(Records for the exercise Opens)

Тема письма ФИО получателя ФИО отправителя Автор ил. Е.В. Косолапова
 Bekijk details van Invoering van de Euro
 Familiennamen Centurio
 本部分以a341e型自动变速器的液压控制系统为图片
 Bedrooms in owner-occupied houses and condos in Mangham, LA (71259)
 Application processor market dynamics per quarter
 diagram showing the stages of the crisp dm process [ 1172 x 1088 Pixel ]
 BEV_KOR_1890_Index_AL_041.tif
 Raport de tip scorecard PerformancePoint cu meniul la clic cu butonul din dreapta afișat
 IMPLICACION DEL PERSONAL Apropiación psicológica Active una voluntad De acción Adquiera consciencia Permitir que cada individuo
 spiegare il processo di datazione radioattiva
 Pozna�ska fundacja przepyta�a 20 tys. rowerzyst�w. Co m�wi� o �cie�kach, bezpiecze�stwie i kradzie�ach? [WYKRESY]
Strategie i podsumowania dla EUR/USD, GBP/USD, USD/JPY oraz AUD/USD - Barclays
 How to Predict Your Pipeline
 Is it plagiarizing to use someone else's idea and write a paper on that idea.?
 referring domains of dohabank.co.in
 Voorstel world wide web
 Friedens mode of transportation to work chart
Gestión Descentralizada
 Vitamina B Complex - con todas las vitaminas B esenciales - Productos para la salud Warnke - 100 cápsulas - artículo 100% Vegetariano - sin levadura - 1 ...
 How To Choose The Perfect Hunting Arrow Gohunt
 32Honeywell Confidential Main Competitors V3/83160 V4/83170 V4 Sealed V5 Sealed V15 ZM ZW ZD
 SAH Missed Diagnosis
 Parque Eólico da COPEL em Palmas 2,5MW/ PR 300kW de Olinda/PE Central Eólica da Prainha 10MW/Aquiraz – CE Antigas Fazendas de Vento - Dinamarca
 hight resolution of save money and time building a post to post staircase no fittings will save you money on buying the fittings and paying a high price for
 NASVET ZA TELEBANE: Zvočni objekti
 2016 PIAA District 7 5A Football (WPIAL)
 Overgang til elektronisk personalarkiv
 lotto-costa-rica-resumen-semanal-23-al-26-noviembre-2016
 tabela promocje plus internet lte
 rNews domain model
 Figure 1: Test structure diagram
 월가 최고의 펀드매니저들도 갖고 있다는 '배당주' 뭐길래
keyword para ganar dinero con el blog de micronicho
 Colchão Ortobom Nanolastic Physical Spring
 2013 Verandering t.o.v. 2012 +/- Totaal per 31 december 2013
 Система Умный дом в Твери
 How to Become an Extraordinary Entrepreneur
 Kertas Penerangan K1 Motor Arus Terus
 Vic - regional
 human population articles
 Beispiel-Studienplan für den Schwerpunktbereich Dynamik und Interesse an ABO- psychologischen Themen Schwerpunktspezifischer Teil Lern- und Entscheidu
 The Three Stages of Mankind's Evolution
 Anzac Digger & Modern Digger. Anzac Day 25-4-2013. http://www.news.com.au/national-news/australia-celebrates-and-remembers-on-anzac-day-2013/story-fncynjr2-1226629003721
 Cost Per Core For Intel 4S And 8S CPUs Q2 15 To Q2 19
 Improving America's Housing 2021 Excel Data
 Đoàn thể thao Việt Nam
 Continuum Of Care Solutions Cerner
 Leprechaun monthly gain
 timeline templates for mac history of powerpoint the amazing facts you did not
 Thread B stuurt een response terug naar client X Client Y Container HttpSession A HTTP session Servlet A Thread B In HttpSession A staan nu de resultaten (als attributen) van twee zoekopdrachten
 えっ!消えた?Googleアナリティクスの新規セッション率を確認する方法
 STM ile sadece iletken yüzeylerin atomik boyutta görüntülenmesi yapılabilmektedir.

(Records for the exercise Closes)

#### Task statement:
From the records above, quote only the lines running from the line with "IMPLICACION DEL PERSONAL" to the line with "SAH Missed Diagnosis", both lines included.

#### Exercise result:
 IMPLICACION DEL PERSONAL Apropiación psicológica Active una voluntad De acción Adquiera consciencia Permitir que cada individuo
 spiegare il processo di datazione radioattiva
 Pozna�ska fundacja przepyta�a 20 tys. rowerzyst�w. Co m�wi� o �cie�kach, bezpiecze�stwie i kradzie�ach? [WYKRESY]
Strategie i podsumowania dla EUR/USD, GBP/USD, USD/JPY oraz AUD/USD - Barclays
 How to Predict Your Pipeline
 Is it plagiarizing to use someone else's idea and write a paper on that idea.?
 referring domains of dohabank.co.in
 Voorstel world wide web
 Friedens mode of transportation to work chart
Gestión Descentralizada
 Vitamina B Complex - con todas las vitaminas B esenciales - Productos para la salud Warnke - 100 cápsulas - artículo 100% Vegetariano - sin levadura - 1 ...
 How To Choose The Perfect Hunting Arrow Gohunt
 32Honeywell Confidential Main Competitors V3/83160 V4/83170 V4 Sealed V5 Sealed V15 ZM ZW ZD
 SAH Missed Diagnosis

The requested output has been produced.